EDIT in response to answers/comments:

The pdf files are generated from the sources in the repository, which is why I'm reluctant to track them in Git.
But:

  • The pdfs are necessary to use the package so the user needs to have them
  • To generate the pdfs one needs Python as well as LilyPond, and both of them are not necessary to use the package. So I feel it is a too big burden to require someone to install two programs just to install my package.
    I don't see a problem requiring someone who decides to clone a Git repo to run an install script, but the software dependencies are maybe too high?
  • Currently generating the pdfs finishes in reasonable time because there are only a few dozens. But with a growing number of files this time could become inacceptable.

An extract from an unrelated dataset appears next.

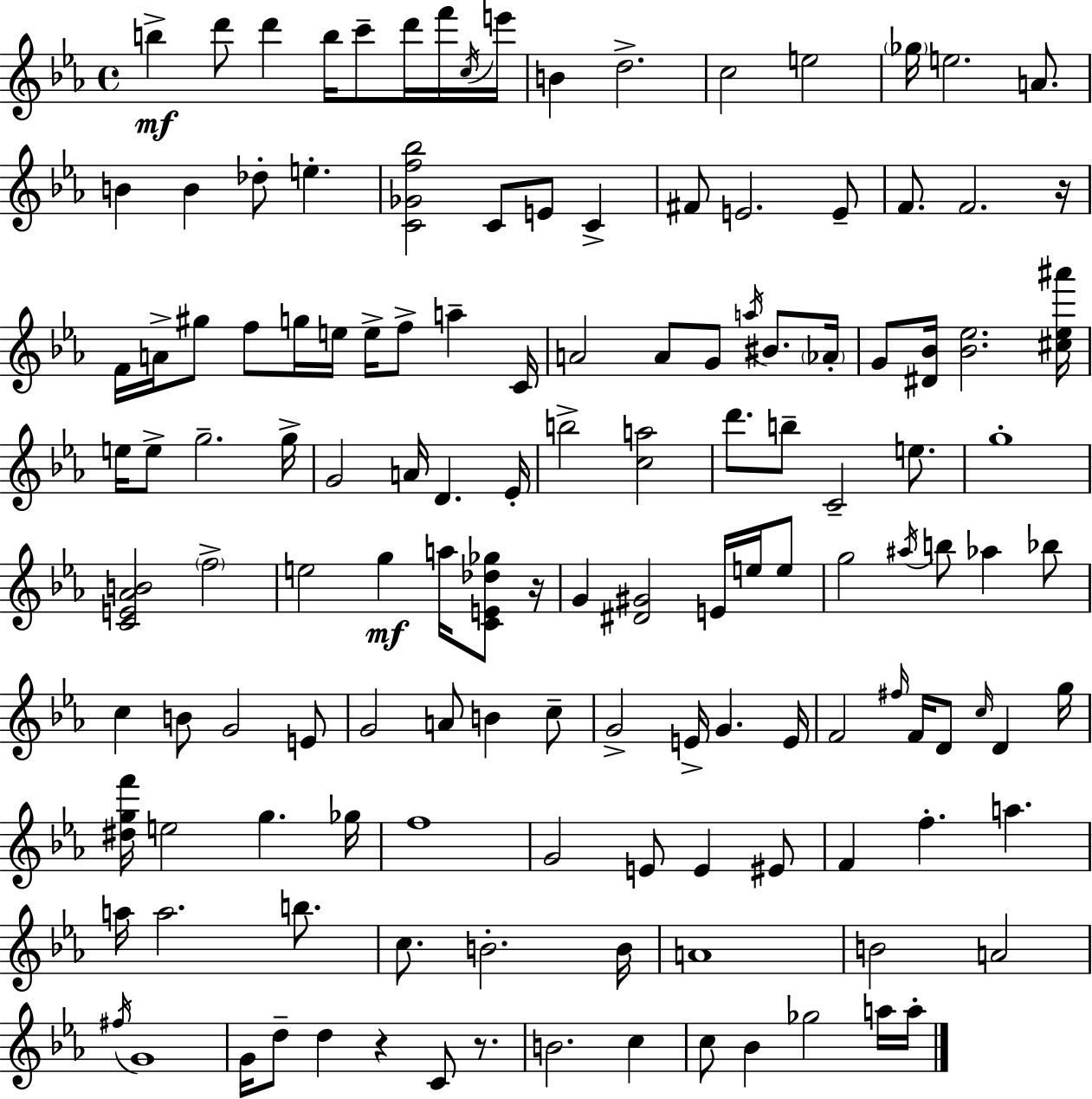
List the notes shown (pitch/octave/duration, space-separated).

B5/q D6/e D6/q B5/s C6/e D6/s F6/s C5/s E6/s B4/q D5/h. C5/h E5/h Gb5/s E5/h. A4/e. B4/q B4/q Db5/e E5/q. [C4,Gb4,F5,Bb5]/h C4/e E4/e C4/q F#4/e E4/h. E4/e F4/e. F4/h. R/s F4/s A4/s G#5/e F5/e G5/s E5/s E5/s F5/e A5/q C4/s A4/h A4/e G4/e A5/s BIS4/e. Ab4/s G4/e [D#4,Bb4]/s [Bb4,Eb5]/h. [C#5,Eb5,A#6]/s E5/s E5/e G5/h. G5/s G4/h A4/s D4/q. Eb4/s B5/h [C5,A5]/h D6/e. B5/e C4/h E5/e. G5/w [C4,E4,Ab4,B4]/h F5/h E5/h G5/q A5/s [C4,E4,Db5,Gb5]/e R/s G4/q [D#4,G#4]/h E4/s E5/s E5/e G5/h A#5/s B5/e Ab5/q Bb5/e C5/q B4/e G4/h E4/e G4/h A4/e B4/q C5/e G4/h E4/s G4/q. E4/s F4/h F#5/s F4/s D4/e C5/s D4/q G5/s [D#5,G5,F6]/s E5/h G5/q. Gb5/s F5/w G4/h E4/e E4/q EIS4/e F4/q F5/q. A5/q. A5/s A5/h. B5/e. C5/e. B4/h. B4/s A4/w B4/h A4/h F#5/s G4/w G4/s D5/e D5/q R/q C4/e R/e. B4/h. C5/q C5/e Bb4/q Gb5/h A5/s A5/s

The pdf files change when they are updated/corrected. This won't happen often, and I think this is covered by tracking the source code. But the pdfs will also change whenever there is a new version of LilyPond available, which may be every two to four weeks. So while the source remains the same the pdfs will change regularely - which is a clear indicator against tracking them with Git.
On the other hand we are talking about (possibly) a few hundred files of a few KB each, so I don't know if it's worth bothering about the issue at all.

Answer

platforms picture platforms · Jul 21, 2013

If the documents don't change, there is no reason to track their changes in git. No revisions, no need for revision control.

But if they do change over time, and someone may need to consult the old document versions for any reason, consider these questions:

  1. Is it impossible or impractical to recreate the old versions of the documents?
  2. Is there any underlying data outside of version control that has changed, or is it still in the same state?
  3. Is the data in the documents tied to source code releases?

If the answers to these questions are yes, then they may be good candidates for version control under git.